The required output is the line that contains "Специальность 09. 00." and every line after it, each written out exactly, up to the end of the entries.
::: Supplied entries :::
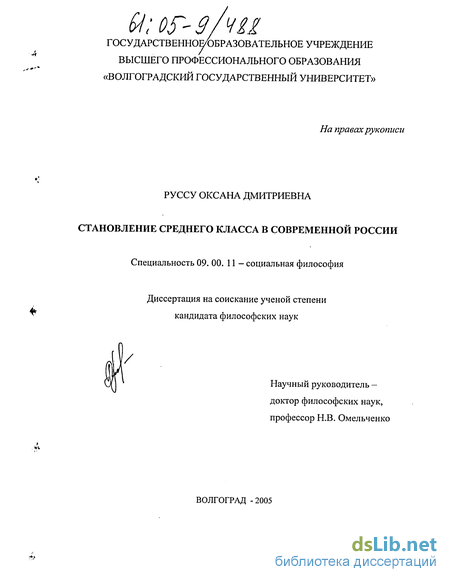 61:05-9/488

ГОСУДАРСТВЕННОЕ ОБРАЗОВАТЕЛЬНОЕ УЧРЕЖДЕНИЕ
ВЫСШЕГО ПРОФЕССИОНАЛЬНОГО ОБРАЗОВАНИЯ
«ВОЛГОГРАДСКИЙ ГОСУДАРСТВЕННЫЙ УНИВЕРСИТЕТ»

На правах рукописи

РУССУ ОКСАНА ДМИТРИЕВНА

СТАНОВЛЕНИЕ СРЕДНЕГО КЛАССА В СОВРЕМЕННОЙ РОССИИ

Специальность 09. 00. 11 – социальная философия

Диссертация на соискание ученой степени
кандидата философских наук

Научный руководитель –
доктор философских наук,
профессор Н.В. Омельченко

ВОЛГОГРАД - 2005

dsLib.net
библиотека диссертаций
:::
▶ **Answer box**
Специальность 09. 00. 11 – социальная философия

Диссертация на соискание ученой степени
кандидата философских наук

Научный руководитель –
доктор философских наук,
профессор Н.В. Омельченко

ВОЛГОГРАД - 2005

dsLib.net
библиотека диссертаций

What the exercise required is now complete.